The Jimmy Kimmel Live host then proceeded to roast everyone, including legacy broadcasters, competitors like Netflix, and even Disney CEO Bob Iger, who helped kick off the Disney upfront for the second year in a row.

“Bob Iger has passionately led Disney for 20 years, and reluctantly for three,” Kimmel joked in his monologue, later adding, “You think Bob gives a shit about The Rookie Season 8? Bob doesn’t care if this whole room turns into Avengers Endgame dust!”

Kimmel also set his sights on ABC, which ordered only one new show for broadcast, 911: Nashville.

“At least CBS and Fox are making shows. ABC—we ordered one new show, and it’s a spinoff of an old show.

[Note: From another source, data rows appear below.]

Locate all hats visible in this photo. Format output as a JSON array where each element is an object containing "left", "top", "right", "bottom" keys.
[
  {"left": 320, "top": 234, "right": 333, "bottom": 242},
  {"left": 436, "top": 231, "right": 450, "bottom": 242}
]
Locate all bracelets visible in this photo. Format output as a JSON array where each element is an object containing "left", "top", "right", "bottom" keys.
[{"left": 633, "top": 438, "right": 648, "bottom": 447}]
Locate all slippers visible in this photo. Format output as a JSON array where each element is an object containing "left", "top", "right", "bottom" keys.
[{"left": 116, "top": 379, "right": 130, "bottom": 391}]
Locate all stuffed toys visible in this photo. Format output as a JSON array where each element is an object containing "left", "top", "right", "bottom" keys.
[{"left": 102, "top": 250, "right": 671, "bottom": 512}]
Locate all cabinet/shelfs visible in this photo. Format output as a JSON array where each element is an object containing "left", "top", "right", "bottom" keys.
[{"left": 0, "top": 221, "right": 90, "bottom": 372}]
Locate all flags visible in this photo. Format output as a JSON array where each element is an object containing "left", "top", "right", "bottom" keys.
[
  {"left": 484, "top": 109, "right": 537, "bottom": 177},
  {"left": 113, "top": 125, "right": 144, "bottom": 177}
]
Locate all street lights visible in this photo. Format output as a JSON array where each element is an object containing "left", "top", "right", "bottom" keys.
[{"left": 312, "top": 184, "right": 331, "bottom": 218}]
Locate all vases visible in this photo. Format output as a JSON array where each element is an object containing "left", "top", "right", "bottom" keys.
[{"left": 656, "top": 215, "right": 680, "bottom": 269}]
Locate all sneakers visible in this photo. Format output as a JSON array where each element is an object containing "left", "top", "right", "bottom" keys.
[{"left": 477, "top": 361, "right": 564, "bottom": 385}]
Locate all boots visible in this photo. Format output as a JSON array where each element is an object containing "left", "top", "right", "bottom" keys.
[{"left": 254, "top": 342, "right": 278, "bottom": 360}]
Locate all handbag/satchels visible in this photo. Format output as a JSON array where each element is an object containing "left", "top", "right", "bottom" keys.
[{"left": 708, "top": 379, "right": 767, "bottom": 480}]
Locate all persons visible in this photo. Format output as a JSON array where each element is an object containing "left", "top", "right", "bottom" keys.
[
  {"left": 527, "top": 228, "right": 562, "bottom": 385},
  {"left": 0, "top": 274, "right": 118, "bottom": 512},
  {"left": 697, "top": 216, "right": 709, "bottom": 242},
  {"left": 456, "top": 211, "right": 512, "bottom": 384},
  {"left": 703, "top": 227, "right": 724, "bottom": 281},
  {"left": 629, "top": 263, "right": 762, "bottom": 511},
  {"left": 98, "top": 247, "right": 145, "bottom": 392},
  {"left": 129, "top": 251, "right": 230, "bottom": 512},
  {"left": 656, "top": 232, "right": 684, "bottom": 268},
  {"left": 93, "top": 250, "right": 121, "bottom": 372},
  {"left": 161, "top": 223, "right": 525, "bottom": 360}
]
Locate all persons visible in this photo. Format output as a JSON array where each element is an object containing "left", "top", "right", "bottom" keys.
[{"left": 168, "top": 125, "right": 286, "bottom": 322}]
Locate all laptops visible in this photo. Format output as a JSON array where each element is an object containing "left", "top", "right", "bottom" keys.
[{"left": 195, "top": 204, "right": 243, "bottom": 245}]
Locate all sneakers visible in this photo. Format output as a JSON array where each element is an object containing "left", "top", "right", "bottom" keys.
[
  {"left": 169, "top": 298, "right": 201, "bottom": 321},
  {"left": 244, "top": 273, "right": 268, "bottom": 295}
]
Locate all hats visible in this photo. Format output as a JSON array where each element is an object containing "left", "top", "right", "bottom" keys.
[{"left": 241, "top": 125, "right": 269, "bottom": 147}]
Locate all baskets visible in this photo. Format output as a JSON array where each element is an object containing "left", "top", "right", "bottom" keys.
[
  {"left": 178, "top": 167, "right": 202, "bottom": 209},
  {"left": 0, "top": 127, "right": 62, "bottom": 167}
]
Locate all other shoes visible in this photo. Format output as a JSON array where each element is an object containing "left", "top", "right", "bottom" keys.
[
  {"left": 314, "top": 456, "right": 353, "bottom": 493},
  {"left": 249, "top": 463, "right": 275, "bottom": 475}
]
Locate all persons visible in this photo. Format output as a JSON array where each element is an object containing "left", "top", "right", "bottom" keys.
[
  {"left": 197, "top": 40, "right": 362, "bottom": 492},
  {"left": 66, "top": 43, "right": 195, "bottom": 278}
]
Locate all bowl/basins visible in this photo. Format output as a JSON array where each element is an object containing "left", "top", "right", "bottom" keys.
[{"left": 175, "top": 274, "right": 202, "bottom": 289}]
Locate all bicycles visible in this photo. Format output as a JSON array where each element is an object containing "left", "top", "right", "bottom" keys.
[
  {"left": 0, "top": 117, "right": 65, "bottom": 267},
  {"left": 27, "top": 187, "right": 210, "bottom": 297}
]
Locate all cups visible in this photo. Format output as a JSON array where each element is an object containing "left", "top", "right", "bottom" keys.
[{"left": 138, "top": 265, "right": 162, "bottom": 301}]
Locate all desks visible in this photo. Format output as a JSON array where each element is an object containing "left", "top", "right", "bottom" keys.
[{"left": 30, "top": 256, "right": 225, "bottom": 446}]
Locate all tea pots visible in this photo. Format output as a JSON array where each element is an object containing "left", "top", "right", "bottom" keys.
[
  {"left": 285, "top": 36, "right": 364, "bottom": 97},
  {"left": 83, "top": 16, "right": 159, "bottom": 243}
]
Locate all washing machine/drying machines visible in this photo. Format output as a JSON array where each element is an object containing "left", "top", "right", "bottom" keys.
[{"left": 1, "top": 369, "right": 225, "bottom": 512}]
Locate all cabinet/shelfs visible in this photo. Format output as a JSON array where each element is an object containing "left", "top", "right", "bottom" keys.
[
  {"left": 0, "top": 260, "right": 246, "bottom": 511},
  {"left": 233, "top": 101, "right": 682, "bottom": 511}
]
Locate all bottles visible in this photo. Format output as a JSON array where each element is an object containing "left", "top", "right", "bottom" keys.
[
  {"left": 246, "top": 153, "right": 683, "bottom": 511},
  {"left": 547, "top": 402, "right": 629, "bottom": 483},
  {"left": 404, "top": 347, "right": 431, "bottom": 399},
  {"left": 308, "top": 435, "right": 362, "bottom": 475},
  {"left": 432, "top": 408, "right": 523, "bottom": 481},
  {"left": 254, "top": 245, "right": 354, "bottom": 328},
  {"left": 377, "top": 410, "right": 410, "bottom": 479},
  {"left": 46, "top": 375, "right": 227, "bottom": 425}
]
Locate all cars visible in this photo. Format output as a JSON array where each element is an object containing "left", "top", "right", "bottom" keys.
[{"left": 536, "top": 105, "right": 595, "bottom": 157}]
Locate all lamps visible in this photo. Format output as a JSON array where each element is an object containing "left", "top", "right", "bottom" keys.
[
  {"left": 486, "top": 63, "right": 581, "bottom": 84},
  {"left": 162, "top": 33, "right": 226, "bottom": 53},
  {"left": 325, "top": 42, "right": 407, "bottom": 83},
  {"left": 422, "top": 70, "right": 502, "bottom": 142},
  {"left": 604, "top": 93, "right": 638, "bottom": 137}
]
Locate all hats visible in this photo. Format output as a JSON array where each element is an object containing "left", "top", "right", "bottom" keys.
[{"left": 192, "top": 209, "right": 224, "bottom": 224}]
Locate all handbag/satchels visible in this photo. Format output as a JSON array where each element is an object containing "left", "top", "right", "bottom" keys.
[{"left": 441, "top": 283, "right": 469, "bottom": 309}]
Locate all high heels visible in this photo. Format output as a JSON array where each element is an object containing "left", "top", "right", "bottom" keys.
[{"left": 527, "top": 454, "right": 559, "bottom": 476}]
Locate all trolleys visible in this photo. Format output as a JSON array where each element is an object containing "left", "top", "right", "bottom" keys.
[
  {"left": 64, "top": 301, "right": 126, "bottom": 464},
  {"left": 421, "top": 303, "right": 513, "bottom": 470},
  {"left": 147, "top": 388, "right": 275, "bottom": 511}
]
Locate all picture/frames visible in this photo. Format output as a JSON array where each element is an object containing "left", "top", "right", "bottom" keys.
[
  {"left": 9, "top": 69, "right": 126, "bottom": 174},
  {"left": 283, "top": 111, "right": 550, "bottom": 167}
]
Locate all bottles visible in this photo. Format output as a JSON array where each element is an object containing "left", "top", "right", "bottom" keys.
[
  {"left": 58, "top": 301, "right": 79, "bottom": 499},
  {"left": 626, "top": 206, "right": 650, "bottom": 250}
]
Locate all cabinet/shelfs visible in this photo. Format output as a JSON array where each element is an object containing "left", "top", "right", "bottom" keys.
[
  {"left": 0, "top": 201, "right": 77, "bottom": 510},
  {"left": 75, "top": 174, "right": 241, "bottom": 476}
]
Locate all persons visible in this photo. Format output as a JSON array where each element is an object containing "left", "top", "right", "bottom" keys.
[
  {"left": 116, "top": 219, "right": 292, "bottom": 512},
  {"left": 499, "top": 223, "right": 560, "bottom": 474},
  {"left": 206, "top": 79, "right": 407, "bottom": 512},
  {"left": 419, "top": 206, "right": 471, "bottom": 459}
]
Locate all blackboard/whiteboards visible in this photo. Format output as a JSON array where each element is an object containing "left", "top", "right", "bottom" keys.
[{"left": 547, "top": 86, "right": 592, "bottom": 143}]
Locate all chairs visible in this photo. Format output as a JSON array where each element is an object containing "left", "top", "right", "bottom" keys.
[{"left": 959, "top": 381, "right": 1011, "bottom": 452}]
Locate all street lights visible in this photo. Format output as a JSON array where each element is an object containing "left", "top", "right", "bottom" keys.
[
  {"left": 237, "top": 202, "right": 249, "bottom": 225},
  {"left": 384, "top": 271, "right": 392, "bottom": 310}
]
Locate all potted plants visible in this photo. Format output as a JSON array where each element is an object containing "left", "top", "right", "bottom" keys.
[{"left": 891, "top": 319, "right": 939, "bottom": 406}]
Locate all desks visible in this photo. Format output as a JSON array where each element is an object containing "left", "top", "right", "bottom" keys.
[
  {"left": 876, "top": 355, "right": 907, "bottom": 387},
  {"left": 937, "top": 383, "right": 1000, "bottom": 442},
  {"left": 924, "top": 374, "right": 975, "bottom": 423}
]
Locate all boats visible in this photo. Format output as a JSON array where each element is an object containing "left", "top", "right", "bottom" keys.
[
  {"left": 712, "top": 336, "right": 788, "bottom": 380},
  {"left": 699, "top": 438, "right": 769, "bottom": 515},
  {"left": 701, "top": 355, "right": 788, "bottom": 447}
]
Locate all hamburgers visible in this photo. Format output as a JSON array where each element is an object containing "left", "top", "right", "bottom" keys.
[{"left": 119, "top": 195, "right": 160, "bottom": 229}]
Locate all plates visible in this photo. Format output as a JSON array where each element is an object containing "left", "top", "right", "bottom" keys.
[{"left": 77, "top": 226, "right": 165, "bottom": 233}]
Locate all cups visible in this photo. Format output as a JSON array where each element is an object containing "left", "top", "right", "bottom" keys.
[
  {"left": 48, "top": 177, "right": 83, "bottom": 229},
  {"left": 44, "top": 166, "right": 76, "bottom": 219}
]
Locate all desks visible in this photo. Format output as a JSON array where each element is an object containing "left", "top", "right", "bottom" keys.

Which really begs the question, ‘What are we doing here?’” Kimmel said. “We risked our lives flying into Newark for this?”

See more of Kimmel’s best jokes below:

On NBCU ad sales chief Mark Marshall saying his company had “the greatest collection of content that has ever been assembled”:

“I guess Mark has never heard of Pornhub. Although…,” Kimmel said, zooming in on a photo of Marshall smiling as Glinda from Wicked. “Based on the expression on his face … I feel like he has.”

On Dick Wolf getting a new NBC show:

“Dick Wolf, the Michael Jordan of character actors getting murdered in the park.”

On Disney beating Netflix in ad-supported viewers:

“Disney has 164 million active users per month across our ad-supported platforms, more than twice the number Netflix has. I don’t have a joke for that … I just want you to know that we finally beat those motherf****rs at something.”

On CBS winning the broadcast season:

“CBS was the most-watched network again for the 17th year in a row. Led by their hit comedy ‘Ghosts.’ Which is also what most of their viewers will be soon.”

On ABC not having new shows:

“Our fish is not fresh. But you know what we do have? Season grand-mother-f***ing two of The Golden Bachelor! Say what you will about ABC, we are still the only network where you can see pop-pop get a squeezer in a hot tub!”

On ESPN’s new streaming service being called “ESPN”:

“So what will this mysterious new streaming service be called? Well, you know, they had a conclave. And a little puff of white smoke came out of Jimmy Pitaro’s ass … And the new service bringing live content to millions of fans around the world will go by the name ‘ESPN.’ And that’s why they call us ‘Imagineers.’”

On ESPN getting a new streamer but keeping ESPN+:

“You will get less content on ESPN+. The ‘plus’ is now, in many ways, a minus. If you want the plus, you have to pay less for it. It’s all part of our plan to confuse you until you hand us the debit card of everyone in your family.”

On ABC’s audience shrinking, but CPMS going up:

“Every year, our audience gets smaller, and we tell you it’s bigger, and we want more, for less. And it’s exhausting. I know. We are annoying and unreasonable, and you have shitty jobs because of it. But at least you have the shitty jobs! All those kids we saw graduating this weekend … some of them might have to date Bill Belichick to make ends meet.”